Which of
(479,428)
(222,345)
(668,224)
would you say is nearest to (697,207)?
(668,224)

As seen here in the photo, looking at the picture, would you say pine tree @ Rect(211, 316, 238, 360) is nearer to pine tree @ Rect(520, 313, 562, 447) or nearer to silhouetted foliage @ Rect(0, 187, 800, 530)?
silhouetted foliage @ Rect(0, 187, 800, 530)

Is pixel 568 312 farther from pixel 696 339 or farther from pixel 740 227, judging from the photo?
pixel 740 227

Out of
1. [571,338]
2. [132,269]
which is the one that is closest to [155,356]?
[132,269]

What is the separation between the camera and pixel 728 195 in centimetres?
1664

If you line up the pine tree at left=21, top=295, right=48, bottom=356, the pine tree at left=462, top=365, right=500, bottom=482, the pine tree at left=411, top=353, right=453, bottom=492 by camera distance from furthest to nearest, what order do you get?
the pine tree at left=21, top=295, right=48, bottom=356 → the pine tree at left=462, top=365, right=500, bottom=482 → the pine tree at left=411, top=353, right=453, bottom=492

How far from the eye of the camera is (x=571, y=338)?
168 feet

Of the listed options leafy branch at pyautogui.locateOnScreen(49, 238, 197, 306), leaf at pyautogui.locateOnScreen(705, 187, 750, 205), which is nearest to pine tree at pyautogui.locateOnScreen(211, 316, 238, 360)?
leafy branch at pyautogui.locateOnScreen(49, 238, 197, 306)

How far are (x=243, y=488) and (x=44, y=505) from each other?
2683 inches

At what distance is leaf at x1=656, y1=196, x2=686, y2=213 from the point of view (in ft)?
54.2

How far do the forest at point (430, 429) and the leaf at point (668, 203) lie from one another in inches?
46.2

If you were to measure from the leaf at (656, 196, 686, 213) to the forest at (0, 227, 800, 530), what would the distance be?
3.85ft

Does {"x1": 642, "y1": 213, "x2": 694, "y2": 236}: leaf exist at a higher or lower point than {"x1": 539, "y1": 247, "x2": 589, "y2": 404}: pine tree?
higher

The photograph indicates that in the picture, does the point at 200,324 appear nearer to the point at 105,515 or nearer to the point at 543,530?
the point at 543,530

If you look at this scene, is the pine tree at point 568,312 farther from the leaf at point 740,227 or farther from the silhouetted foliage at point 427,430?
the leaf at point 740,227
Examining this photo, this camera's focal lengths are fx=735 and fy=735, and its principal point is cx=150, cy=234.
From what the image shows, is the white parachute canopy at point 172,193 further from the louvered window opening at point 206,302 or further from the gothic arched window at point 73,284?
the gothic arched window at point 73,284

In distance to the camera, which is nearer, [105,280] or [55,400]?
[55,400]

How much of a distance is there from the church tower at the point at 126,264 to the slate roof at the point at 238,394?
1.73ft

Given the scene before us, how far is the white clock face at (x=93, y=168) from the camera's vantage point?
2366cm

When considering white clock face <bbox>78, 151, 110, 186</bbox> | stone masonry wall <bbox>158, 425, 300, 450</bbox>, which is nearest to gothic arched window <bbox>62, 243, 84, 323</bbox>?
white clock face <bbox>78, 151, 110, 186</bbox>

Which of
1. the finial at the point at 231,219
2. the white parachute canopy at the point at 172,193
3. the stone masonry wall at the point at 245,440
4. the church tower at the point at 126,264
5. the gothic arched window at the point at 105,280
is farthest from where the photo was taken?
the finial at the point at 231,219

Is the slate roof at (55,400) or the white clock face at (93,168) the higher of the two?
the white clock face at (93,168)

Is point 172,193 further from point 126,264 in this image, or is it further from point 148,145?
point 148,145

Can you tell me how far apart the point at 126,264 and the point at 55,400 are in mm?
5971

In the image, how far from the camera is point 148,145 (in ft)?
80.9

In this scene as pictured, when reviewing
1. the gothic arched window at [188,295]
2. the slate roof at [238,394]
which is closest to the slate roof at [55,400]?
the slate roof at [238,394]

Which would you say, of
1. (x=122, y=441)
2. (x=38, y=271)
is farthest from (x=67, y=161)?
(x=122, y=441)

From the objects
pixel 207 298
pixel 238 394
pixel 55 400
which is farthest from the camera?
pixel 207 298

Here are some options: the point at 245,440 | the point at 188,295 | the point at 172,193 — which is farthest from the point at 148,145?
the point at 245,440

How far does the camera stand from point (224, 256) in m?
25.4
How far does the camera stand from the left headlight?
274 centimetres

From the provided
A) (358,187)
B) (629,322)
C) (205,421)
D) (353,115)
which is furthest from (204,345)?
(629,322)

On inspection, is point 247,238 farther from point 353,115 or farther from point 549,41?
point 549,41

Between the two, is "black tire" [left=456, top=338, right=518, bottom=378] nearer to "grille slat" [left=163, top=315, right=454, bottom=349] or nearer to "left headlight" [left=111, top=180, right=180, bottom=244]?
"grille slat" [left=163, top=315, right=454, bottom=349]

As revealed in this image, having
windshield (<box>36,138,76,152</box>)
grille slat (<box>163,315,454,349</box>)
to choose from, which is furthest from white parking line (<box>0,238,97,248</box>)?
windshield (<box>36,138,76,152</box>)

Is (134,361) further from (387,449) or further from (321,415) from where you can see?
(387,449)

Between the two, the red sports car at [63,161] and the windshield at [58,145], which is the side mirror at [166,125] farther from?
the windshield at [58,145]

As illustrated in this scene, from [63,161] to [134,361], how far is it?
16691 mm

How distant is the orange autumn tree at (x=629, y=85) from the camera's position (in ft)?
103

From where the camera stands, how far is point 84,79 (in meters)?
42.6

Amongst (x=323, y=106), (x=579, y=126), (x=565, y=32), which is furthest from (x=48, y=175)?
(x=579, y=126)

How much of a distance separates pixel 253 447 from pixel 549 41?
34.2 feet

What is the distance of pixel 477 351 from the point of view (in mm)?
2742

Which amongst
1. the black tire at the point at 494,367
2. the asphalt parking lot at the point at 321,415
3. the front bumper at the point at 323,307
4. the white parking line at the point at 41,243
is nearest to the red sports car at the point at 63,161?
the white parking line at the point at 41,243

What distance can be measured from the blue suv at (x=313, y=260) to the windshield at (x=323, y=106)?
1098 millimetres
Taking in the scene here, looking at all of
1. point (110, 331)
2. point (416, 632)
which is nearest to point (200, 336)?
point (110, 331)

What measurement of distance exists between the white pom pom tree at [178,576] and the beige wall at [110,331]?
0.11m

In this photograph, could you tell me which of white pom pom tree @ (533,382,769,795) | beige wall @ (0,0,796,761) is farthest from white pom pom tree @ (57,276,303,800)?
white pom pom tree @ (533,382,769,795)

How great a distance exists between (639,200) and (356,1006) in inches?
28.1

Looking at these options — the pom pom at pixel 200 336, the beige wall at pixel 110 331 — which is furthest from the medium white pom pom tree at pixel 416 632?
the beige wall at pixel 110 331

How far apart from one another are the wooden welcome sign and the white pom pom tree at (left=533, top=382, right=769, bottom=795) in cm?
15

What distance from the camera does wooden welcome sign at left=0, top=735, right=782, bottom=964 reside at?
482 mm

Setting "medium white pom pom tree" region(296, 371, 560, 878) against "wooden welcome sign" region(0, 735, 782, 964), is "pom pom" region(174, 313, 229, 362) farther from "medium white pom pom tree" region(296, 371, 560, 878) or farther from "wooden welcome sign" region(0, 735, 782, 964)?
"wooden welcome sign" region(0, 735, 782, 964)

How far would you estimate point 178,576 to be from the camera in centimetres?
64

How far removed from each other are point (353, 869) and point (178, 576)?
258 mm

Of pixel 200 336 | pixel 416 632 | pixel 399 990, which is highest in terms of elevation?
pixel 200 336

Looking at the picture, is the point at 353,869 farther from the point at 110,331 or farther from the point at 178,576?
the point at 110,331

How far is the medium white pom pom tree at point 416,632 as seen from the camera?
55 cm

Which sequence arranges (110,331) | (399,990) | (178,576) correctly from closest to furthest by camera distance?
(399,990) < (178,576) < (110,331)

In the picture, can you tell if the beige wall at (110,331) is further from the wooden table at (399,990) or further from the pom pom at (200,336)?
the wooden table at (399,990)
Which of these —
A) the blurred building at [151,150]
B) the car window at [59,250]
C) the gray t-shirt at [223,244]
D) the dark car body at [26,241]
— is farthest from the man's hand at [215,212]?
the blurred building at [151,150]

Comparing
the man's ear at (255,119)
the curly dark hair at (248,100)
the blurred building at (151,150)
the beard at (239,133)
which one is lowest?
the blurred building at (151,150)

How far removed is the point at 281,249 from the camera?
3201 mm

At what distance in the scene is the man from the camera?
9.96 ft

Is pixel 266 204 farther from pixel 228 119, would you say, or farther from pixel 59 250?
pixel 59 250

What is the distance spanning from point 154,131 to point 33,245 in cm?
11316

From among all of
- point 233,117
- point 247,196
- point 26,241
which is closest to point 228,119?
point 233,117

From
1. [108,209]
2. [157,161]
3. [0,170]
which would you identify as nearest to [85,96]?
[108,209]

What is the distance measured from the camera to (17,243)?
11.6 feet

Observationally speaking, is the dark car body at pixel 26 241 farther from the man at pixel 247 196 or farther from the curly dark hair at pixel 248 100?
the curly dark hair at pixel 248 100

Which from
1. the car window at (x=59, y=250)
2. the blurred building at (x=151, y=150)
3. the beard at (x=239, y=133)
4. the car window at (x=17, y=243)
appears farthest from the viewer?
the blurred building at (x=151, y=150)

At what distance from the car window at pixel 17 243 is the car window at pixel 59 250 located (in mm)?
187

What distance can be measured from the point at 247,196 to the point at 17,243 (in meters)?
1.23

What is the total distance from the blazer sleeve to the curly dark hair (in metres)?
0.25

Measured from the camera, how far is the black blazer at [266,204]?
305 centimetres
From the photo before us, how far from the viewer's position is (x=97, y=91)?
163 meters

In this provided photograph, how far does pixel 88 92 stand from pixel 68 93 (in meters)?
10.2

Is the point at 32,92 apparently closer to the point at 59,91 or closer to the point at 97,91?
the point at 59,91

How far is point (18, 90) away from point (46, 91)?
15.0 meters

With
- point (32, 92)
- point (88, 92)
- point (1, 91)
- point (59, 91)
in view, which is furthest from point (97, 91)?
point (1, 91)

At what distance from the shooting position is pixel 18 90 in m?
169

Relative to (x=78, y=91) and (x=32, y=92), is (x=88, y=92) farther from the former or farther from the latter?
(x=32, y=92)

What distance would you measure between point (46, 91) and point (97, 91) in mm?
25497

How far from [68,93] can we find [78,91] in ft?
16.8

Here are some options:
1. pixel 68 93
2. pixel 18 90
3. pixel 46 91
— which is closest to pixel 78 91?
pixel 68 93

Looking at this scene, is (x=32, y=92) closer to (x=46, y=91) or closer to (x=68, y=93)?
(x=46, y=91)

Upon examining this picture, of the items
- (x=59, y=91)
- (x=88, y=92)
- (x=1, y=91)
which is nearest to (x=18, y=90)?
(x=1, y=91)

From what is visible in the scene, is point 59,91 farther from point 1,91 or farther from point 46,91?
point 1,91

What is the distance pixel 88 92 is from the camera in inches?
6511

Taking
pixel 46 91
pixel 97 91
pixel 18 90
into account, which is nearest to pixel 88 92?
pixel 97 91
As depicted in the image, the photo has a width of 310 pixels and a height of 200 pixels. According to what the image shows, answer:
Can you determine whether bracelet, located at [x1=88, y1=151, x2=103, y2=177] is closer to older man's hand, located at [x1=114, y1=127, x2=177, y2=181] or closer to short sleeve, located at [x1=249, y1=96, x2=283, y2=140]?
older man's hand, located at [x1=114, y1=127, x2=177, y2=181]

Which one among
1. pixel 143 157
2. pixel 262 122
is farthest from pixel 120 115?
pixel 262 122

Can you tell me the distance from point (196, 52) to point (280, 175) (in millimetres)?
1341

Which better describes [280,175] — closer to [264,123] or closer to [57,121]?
-*-
**Problem details**: Rewrite the stretch from the line containing "What is the distance pixel" through the end of the entries, changing "bracelet" to "wristwatch" and leaving everything else as it is.

**Exercise output**:
What is the distance pixel 88 92 is from the camera in inches?
6511

Taking
pixel 46 91
pixel 97 91
pixel 18 90
into account, which is nearest to pixel 88 92?
pixel 97 91
As depicted in the image, the photo has a width of 310 pixels and a height of 200 pixels. According to what the image shows, answer:
Can you determine whether wristwatch, located at [x1=88, y1=151, x2=103, y2=177] is closer to older man's hand, located at [x1=114, y1=127, x2=177, y2=181] or closer to short sleeve, located at [x1=249, y1=96, x2=283, y2=140]?
older man's hand, located at [x1=114, y1=127, x2=177, y2=181]

Which one among
1. pixel 143 157
2. pixel 262 122
is farthest from pixel 120 115?
pixel 262 122

Can you tell me the distance from point (196, 52) to point (280, 175) (in millimetres)?
1341

Which better describes [280,175] — closer to [264,123] or closer to [57,121]?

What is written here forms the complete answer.